- Born: 17 February 1913 Shepherd's Bush, London, England
- Died: 23 August 1945 (aged 32) Harlesden, London, England
- Military career
- Branch: National Fire Service
- Rank: Fireman
- Awards: George Cross

= Frederick Davies (GC) =

Recipient of the George Cross

Fireman Frederick Davies GC (17 February 1913 – 23 August 1945) of the British National Fire Service was posthumously awarded the George Cross, the highest British (and Commonwealth) award for bravery out of combat. He died attempting to rescue two girls from a fire in Harlesden.

The citation was published in a supplement to the London Gazette of 1 February 1946 (dated 5 February 1946), and read:

St. James's Palace, S.W.1. 5th February, 1946.

The KING has been graciously pleased to award the GEORGE CROSS to:-

Frederick DAVIES (deceased), Fireman, No. 34 (London) Area, National Fire Service.

Premises which consisted of a shop and house of five rooms caught fire. The N.F.S. were informed that two children were in the front room on the second floor. The escape was immediately slipped and pitched to the middle window of this floor. Before it was in position Davies ran up the escape.

At this stage flames were pouring from the windows on the second floor and licking up the front of the building. Upon Davies reaching the window he at once tried to enter but bursts of flame momentarily halted him. Undaunted, however, he climbed into the window with his back to the flames and entered the room. He was seen to endeavour to remove his tunic presumably to wrap it around and protect the children but his hands were now too badly burned for him to do so. During this time Davies was moving around the blazing room in an endeavour to locate the children, and after a short
period he returned with a child in his arms whom he handed out of the window. He then turned back into the room to find the other child.

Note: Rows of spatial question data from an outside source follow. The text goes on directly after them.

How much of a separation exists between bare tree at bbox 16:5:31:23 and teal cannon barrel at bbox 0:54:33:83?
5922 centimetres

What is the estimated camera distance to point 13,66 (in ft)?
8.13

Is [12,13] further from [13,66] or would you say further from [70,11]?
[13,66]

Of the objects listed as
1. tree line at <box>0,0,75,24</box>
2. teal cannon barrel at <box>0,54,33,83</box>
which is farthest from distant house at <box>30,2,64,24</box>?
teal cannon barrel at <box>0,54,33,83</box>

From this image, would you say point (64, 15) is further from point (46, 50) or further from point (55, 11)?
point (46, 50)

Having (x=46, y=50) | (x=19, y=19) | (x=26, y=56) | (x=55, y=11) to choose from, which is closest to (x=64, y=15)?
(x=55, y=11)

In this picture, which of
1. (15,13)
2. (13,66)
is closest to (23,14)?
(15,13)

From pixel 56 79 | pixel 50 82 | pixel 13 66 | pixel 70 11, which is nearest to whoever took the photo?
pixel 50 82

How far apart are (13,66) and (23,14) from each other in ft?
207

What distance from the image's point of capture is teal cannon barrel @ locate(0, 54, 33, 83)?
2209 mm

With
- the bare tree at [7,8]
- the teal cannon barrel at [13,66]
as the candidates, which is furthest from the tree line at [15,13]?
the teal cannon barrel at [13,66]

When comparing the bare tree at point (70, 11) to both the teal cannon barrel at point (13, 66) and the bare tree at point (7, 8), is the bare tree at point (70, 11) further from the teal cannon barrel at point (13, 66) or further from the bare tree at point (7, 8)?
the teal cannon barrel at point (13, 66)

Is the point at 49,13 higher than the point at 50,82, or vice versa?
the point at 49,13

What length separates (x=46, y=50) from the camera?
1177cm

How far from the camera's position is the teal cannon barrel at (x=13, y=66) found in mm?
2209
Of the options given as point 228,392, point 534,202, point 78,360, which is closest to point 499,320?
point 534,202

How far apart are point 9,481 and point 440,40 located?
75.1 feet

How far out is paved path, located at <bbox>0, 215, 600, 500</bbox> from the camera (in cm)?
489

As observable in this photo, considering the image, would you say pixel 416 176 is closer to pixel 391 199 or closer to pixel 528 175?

He was next seen to fling himself out of the window on to the escape, the whole of his clothing being alight. He was helped to the ground, the flames on his clothes were extinguished and he was conveyed to hospital suffering from severe burns. Later he died from his injuries.

The gallantry and outstanding devotion to duty displayed by Fireman Davies was of the highest order. He knew the danger he was facing, but with complete disregard of his own safety he made a most heroic attempt to rescue the two children. In so doing, he lost his life.